** BEGIN **

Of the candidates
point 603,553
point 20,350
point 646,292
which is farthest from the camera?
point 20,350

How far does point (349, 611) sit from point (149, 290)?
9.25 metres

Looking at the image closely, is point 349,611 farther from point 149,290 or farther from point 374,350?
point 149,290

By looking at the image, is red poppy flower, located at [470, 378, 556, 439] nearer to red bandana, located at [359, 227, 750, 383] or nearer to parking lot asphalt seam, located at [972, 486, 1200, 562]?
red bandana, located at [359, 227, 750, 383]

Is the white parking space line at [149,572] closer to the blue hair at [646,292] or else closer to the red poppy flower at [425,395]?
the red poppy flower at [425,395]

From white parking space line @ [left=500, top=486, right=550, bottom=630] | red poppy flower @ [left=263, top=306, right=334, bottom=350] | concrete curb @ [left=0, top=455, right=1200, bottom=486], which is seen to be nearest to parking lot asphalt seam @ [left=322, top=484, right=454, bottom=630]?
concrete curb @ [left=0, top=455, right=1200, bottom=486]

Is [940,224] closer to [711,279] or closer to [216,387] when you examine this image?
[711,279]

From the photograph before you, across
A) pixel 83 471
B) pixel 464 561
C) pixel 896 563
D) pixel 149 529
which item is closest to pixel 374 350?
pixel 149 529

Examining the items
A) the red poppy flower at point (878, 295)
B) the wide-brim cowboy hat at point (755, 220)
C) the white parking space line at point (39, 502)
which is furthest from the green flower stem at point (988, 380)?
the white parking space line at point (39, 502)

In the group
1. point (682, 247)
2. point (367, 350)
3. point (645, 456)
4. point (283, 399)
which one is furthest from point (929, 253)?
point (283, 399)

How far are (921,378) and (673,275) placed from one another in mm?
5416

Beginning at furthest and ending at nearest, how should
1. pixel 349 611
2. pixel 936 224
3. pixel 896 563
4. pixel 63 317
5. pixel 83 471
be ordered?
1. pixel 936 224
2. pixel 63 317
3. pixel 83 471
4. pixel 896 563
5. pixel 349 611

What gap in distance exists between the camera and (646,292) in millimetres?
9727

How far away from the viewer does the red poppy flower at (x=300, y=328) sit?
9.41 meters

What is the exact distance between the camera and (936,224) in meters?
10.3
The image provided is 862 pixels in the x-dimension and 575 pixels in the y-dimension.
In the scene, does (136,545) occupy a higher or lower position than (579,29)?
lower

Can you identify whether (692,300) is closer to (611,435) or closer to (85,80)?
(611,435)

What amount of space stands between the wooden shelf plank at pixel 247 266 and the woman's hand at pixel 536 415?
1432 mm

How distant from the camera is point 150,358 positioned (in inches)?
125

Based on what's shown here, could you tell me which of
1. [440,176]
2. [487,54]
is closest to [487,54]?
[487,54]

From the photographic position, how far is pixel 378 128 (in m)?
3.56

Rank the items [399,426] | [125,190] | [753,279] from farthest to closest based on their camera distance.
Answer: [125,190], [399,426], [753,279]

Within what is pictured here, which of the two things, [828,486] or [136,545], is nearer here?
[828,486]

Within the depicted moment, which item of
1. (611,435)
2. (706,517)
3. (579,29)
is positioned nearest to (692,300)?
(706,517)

** END **

> GIVEN TASK
Rewrite all of the material above as a numbered list with one entry per line, omitting the blank lines.

> THE SOLUTION
1. Of the candidates
2. point 603,553
3. point 20,350
4. point 646,292
5. which is farthest from the camera?
6. point 20,350
7. How far does point (349, 611) sit from point (149, 290)?
8. 9.25 metres
9. Looking at the image closely, is point 349,611 farther from point 149,290 or farther from point 374,350?
10. point 149,290
11. By looking at the image, is red poppy flower, located at [470, 378, 556, 439] nearer to red bandana, located at [359, 227, 750, 383] or nearer to parking lot asphalt seam, located at [972, 486, 1200, 562]?
12. red bandana, located at [359, 227, 750, 383]
13. Is the white parking space line at [149,572] closer to the blue hair at [646,292] or else closer to the red poppy flower at [425,395]?
14. the red poppy flower at [425,395]
15. From white parking space line @ [left=500, top=486, right=550, bottom=630] | red poppy flower @ [left=263, top=306, right=334, bottom=350] | concrete curb @ [left=0, top=455, right=1200, bottom=486], which is seen to be nearest to parking lot asphalt seam @ [left=322, top=484, right=454, bottom=630]?
16. concrete curb @ [left=0, top=455, right=1200, bottom=486]
17. Is [940,224] closer to [711,279] or closer to [216,387] when you examine this image?
18. [711,279]
19. From the photograph before you, across
20. A) pixel 83 471
21. B) pixel 464 561
22. C) pixel 896 563
23. D) pixel 149 529
24. which item is closest to pixel 374 350?
25. pixel 149 529
26. Examining the items
27. A) the red poppy flower at point (878, 295)
28. B) the wide-brim cowboy hat at point (755, 220)
29. C) the white parking space line at point (39, 502)
30. which is furthest from the green flower stem at point (988, 380)?
31. the white parking space line at point (39, 502)
32. In the group
33. 1. point (682, 247)
34. 2. point (367, 350)
35. 3. point (645, 456)
36. 4. point (283, 399)
37. which one is furthest from point (929, 253)?
38. point (283, 399)
39. How far are (921,378) and (673,275) placed from one another in mm?
40. 5416
41. Beginning at furthest and ending at nearest, how should
42. 1. pixel 349 611
43. 2. pixel 936 224
44. 3. pixel 896 563
45. 4. pixel 63 317
46. 5. pixel 83 471
47. be ordered?
48. 1. pixel 936 224
49. 2. pixel 63 317
50. 3. pixel 83 471
51. 4. pixel 896 563
52. 5. pixel 349 611
53. What gap in distance exists between the camera and (646,292) in millimetres?
54. 9727
55. How far away from the viewer does the red poppy flower at (x=300, y=328) sit?
56. 9.41 meters
57. What is the exact distance between the camera and (936,224) in meters?
58. 10.3
59. The image provided is 862 pixels in the x-dimension and 575 pixels in the y-dimension.
60. In the scene, does (136,545) occupy a higher or lower position than (579,29)?
61. lower
62. Can you identify whether (692,300) is closer to (611,435) or closer to (85,80)?
63. (611,435)
64. What amount of space stands between the wooden shelf plank at pixel 247 266 and the woman's hand at pixel 536 415?
65. 1432 mm
66. How distant from the camera is point 150,358 positioned (in inches)?
67. 125
68. Based on what's shown here, could you tell me which of
69. 1. [440,176]
70. 2. [487,54]
71. is closest to [487,54]?
72. [487,54]
73. From the photographic position, how far is pixel 378 128 (in m)?
74. 3.56
75. Rank the items [399,426] | [125,190] | [753,279] from farthest to closest based on their camera distance.
76. Answer: [125,190], [399,426], [753,279]
77. Within what is pictured here, which of the two things, [828,486] or [136,545], is nearer here?
78. [828,486]
79. Within the depicted moment, which item of
80. 1. (611,435)
81. 2. (706,517)
82. 3. (579,29)
83. is positioned nearest to (692,300)?
84. (706,517)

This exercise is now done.